▶ [Extrait du texte]:
::::::::
Inauguration du nouveau musée Barbey d’Aurevilly
A SAINT-SAUVEUR-LE-VICOMTE (Manche)
le 22 avril 1956
DISCOURS
PRONONCÉ PAR
M. JACQUES de LACRETELLE
au nom de l’Académie Française
Messieurs,
Laissez-moi, tout d’abord, vous louer de votre fidélité.
En 1909, puis en 1925, Saint-Sauveur-le-Vicomte avait voulu honorer la mémoire de Barbey d’Aurevilly en lui érigeant un buste et en lui consacrant un musée.
Aujourd’hui, après les dévastations de la guerre, vous tenez à montrer que le souvenir du grand écrivain est encore vivace dans sa ville natale. Vous désirez lui restituer sa place, rassembler ses reliques, prouver qu’une cité qui se redresse et se renouvelle n’est pas, pour autant, oublieuse. Vous affirmez ainsi que la gloire du passé ne doit pas être séparée des promesses de l’avenir et que le culte de la tradition constitue le mortier le plus solide pour édifier des choses neuves.
À toutes ces intentions, à toutes ces réalisations, l’Académie Française s’associe pleinement. Ses trois siècles d’âge, ajoutés aux brocards et aux épigrammes qu’elle a vaillamment reçus sans fléchir, — et de Barbey d’Aurevilly même — lui donnent le droit de vous dire que vous êtes dans le bon chemin.
Il est un livre de Barbey d’Aurevilly intitulé Ce qui ne meurt pas. Vous devriez inscrire ce titre à l’entrée de votre musée. Ce qui ne mourra jamais, c’est le rôle de la culture, c’est l’enthousiasme de toutes les générations d’hommes pour les lettres, bref c’est ce feu qui s’allume en nous lorsque nous tenons entre les mains un livre qui nous conte une belle histoire.
::::::::
▶ [Données fournies]:
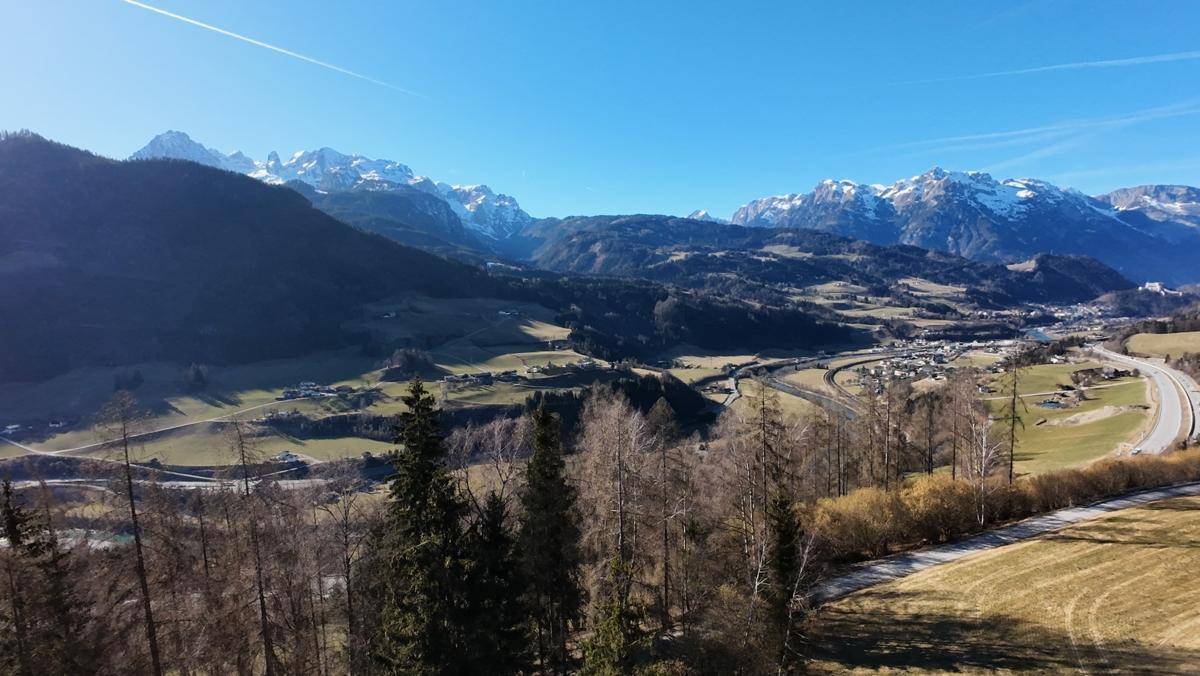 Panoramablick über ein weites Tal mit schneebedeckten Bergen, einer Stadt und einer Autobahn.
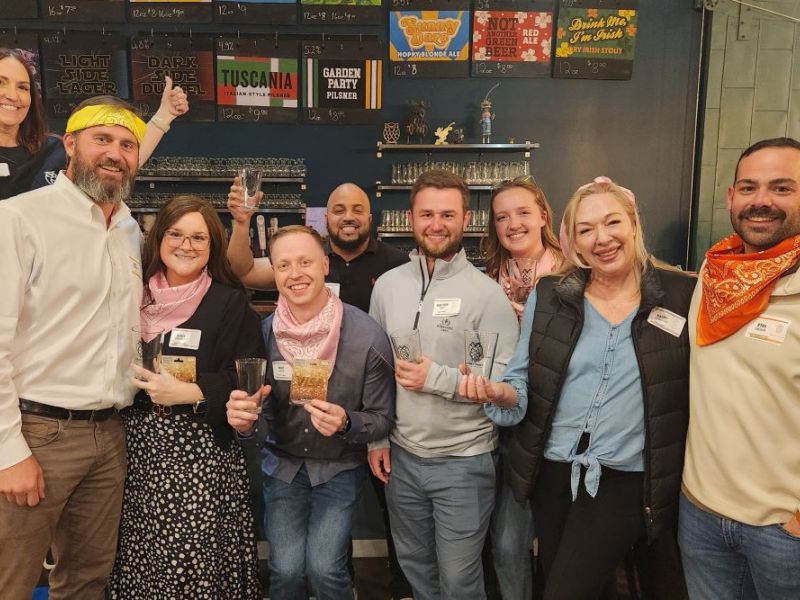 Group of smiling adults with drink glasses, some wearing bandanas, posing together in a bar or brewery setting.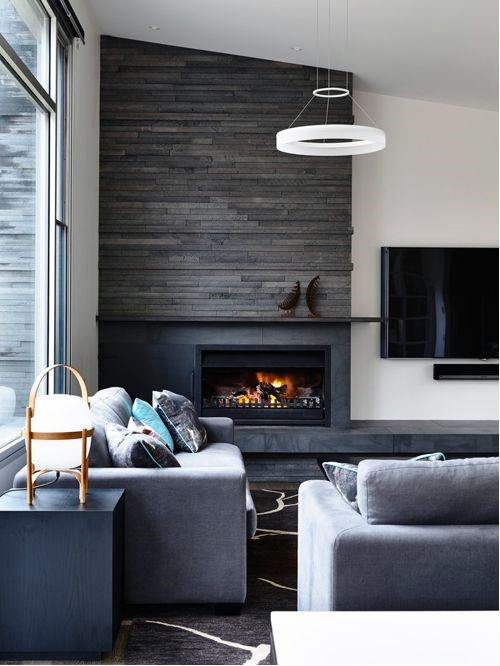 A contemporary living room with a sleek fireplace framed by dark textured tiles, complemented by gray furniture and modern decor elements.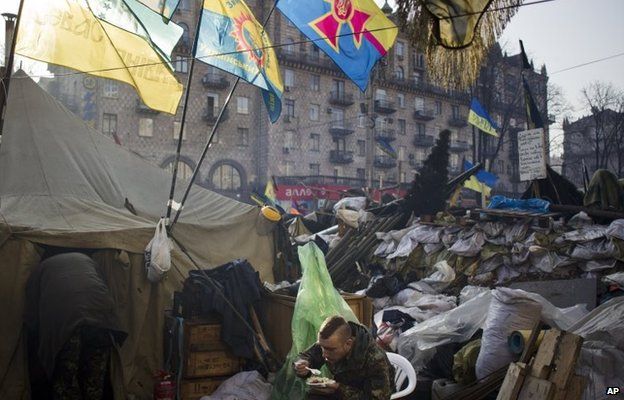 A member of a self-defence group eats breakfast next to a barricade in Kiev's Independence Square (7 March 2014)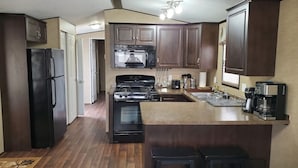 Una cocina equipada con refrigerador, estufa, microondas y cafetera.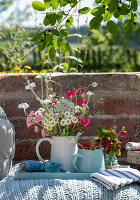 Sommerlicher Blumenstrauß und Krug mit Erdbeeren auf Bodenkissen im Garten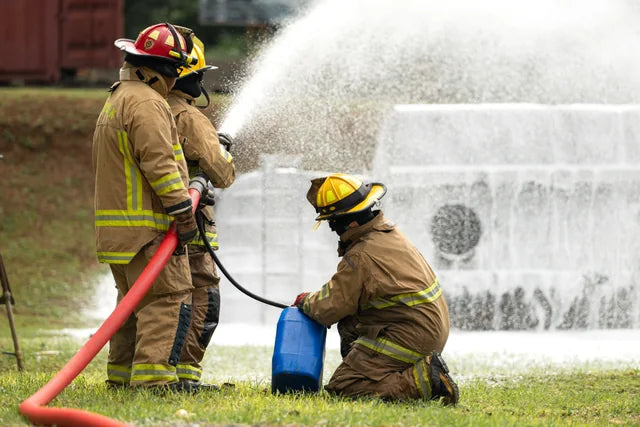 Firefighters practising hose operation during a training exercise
::::::::
▶ [Questions de lecture]:
1) Dans le discours sur le musée Barbey d'Aurevilly, relevez tout ce que l'orateur range parmi « ce qui ne mourra jamais ».
2) Résumez le discours en deux phrases.
Les items ci-dessus n'ont aucun rapport avec le discours.

▶ [Corrigé de l'exercice]:
1)
- le rôle de la culture
- l'enthousiasme de toutes les générations d'hommes pour les lettres
- ce feu qui s'allume en nous lorsque nous tenons entre les mains un livre qui nous conte une belle histoire

2) Le 22 avril 1956, Jacques de Lacretelle salue au nom de l'Académie française la fidélité de Saint-Sauveur-le-Vicomte, qui inaugure après les dévastations de la guerre un nouveau musée consacré à Barbey d'Aurevilly, né dans cette ville. Il affirme que l'Académie s'associe pleinement à ce projet et propose d'inscrire à l'entrée du musée le titre Ce qui ne meurt pas, car le rôle de la culture et l'enthousiasme des hommes pour les lettres ne mourront jamais.